Data:
= = = =

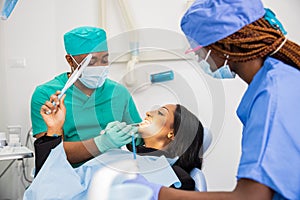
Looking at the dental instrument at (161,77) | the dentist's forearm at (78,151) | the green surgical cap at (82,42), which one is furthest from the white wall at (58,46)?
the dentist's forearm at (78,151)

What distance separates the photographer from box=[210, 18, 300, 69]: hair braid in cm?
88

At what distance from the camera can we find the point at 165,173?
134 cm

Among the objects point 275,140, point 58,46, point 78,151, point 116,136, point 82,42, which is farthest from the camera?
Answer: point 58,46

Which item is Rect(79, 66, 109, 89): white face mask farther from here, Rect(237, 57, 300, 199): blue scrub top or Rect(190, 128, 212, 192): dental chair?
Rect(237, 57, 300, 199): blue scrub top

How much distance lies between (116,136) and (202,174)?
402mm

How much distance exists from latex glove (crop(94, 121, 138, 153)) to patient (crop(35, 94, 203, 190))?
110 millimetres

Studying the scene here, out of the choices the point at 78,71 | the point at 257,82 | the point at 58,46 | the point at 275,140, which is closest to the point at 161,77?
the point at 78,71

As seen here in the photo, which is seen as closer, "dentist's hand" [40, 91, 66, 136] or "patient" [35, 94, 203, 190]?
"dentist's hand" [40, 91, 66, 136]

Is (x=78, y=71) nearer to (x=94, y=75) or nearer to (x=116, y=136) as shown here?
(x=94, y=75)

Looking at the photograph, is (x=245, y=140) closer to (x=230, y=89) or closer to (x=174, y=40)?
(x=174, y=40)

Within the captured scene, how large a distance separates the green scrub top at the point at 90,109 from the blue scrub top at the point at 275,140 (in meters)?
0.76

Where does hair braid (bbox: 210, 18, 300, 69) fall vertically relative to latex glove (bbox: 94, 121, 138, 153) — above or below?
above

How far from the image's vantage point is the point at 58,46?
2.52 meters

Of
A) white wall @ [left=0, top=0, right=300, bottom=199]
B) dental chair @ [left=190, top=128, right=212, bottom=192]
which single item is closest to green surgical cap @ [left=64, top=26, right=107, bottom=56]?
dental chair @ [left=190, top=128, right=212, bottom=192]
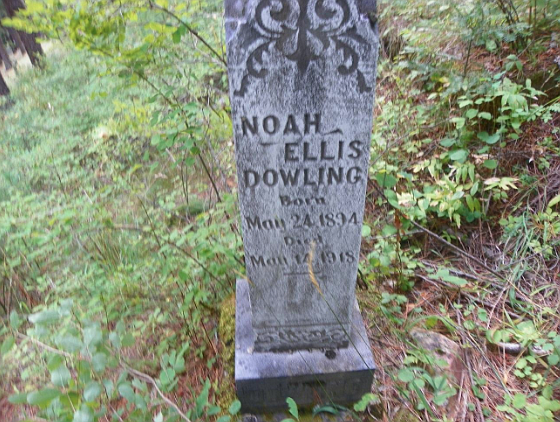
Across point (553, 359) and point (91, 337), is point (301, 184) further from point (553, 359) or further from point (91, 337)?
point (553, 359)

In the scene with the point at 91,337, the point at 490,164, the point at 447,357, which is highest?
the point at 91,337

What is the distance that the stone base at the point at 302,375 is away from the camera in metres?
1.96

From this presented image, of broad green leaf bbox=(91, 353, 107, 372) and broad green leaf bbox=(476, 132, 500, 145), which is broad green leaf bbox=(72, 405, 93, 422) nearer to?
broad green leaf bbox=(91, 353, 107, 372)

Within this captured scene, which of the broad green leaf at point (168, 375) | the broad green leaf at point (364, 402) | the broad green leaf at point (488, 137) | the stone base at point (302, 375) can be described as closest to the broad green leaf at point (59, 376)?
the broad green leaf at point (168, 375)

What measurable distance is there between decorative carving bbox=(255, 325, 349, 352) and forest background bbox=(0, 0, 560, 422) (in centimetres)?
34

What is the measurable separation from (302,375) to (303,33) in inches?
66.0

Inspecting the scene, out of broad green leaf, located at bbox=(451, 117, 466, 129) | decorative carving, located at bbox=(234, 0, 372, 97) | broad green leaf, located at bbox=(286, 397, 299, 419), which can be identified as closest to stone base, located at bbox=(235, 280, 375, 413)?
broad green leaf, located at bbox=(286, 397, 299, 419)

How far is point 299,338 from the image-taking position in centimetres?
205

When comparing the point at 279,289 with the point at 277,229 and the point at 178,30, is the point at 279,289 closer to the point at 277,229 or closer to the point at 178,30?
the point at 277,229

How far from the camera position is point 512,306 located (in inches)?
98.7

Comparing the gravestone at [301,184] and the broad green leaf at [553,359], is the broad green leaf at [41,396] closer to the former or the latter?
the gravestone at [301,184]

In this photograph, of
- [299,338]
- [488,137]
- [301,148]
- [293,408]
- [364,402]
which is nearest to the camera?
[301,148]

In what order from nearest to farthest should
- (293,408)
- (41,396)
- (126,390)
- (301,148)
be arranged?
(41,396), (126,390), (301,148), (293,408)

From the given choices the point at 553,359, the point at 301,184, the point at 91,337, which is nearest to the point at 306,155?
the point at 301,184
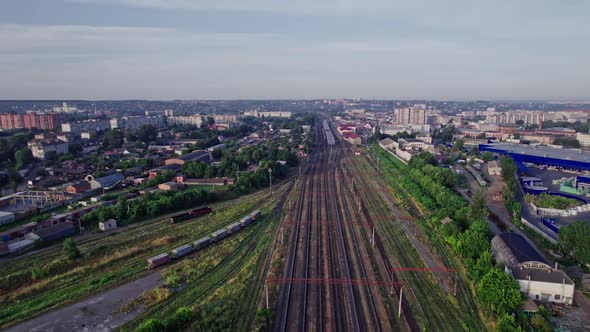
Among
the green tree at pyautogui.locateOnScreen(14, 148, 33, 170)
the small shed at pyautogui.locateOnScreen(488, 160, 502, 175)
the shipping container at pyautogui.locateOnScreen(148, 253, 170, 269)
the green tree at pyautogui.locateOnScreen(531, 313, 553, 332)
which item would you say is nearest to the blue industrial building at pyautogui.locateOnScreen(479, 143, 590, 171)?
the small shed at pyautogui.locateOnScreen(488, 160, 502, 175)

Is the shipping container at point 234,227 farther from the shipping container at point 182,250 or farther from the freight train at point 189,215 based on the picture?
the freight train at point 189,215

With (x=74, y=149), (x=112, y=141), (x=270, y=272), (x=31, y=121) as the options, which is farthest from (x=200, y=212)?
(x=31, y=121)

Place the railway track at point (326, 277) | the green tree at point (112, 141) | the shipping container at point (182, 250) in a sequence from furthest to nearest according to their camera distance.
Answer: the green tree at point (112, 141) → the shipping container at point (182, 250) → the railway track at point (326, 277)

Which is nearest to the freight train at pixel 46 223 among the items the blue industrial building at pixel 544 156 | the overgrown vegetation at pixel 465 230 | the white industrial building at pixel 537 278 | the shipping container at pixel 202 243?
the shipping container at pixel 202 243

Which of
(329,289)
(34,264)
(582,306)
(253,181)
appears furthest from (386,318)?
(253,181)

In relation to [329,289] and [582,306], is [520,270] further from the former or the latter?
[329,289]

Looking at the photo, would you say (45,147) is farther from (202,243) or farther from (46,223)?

= = = =

The exercise: Convert the listing, starting with the line containing "In relation to" and continuing through the end of the listing, into a Markdown table with the columns Row and Line. Omit blank lines.

Exercise output:
| Row | Line |
|---|---|
| 1 | In relation to [329,289] and [582,306], is [520,270] further from the former or the latter? |
| 2 | [329,289] |
| 3 | Looking at the photo, would you say (45,147) is farther from (202,243) or farther from (46,223)? |